The deletion strains allow mutations to be mapped to small chromosome regions of a median of only nine genes.
“Once a scientist gets a mutation mapped this closely, they can usually identify the most likely candidate gene based on its DNA sequence characteristics,” Cook said.
In many cases, deletions alone can be used to map a mutation to a single gene. Altogether, the new deletions cover a remarkable 98.4 percent of the fly genome, more than any other multicellular organism. Covering 100 percent would mean deleting genes that the fly needs in two copies for viability and fertility, yet deletion coverage was maximized by getting as close to those “haplolethal” and “haplosterile” genes as possible.

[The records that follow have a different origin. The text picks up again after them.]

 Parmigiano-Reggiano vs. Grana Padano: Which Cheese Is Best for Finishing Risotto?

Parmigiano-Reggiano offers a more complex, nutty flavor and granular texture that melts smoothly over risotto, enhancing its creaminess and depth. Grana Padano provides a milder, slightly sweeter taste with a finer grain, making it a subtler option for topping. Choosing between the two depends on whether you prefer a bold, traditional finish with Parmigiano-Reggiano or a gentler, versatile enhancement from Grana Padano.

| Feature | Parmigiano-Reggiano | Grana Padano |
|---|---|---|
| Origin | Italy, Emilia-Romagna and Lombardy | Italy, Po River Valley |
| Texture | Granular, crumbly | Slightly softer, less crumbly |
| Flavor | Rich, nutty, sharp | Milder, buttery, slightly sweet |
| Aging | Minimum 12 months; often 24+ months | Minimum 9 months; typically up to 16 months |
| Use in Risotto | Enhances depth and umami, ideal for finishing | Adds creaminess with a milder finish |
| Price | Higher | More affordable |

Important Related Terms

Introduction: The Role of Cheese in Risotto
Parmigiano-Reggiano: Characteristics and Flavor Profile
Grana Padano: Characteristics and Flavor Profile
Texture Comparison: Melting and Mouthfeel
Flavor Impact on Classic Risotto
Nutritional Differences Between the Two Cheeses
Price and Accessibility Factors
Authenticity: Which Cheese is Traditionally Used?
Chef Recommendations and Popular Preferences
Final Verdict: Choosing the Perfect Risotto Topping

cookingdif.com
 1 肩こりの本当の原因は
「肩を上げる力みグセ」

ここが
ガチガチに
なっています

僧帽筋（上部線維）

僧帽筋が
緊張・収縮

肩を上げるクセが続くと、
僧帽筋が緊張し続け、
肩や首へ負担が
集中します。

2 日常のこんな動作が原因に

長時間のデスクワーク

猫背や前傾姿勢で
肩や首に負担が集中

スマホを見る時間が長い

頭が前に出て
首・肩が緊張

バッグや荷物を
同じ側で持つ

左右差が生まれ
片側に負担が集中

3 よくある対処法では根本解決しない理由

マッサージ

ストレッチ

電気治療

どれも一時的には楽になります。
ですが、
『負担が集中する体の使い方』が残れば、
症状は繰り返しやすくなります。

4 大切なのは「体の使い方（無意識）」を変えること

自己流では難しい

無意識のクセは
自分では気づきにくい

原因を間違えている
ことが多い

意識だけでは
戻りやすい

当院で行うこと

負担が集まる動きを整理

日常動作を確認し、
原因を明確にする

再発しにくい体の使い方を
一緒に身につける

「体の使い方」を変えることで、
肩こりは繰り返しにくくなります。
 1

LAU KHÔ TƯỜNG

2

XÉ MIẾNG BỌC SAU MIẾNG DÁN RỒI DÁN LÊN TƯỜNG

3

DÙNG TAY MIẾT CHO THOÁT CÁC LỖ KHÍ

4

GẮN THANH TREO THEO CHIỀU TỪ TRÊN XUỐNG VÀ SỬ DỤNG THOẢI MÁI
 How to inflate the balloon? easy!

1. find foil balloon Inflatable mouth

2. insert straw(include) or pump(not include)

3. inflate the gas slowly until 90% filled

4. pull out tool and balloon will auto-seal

“In the process,” Cook said, “we put together the most complete catalog of these special genes in any plant or animal.”
In addition to mapping mutations, deletions are used by researchers to judge just how badly particular mutations harm genes and to identify genes that work together in cellular pathways. They are often used in screening for new mutations.
“Knocking out genes on purpose is the primary way geneticists figure out the connection between DNA sequence and biological function,” Cook said. “Deletions have so many important experimental applications they are used in almost every Drosophila research project.”
Half of the 1,600 molecularly defined deletions were generated at IU under a 12-year, $2.5 million dollar grant from the National Institutes of Health. The remaining deletions were generated by the European Union-sponsored DrosDel consortium and by Exelixis Inc. All the deletions were made using a technology that employs special DNA cutting sites carried on transposable genetic elements inserted throughout the genome.
The rapidly expanding Bloomington Drosophila Stock Center accepted its first strain in 1987 and currently maintains 40,000 different genetically characterized lines. Researchers from around the world ordered 215,000 living Drosophila samples in 2011 alone, with deletions being the highest in demand. The center has 42 employees and is funded both by user fees and grants from the National Science Foundation, the National Center for Research Resources, the National Institute of General Medical Sciences and the National Institute of Child Health and Human Development.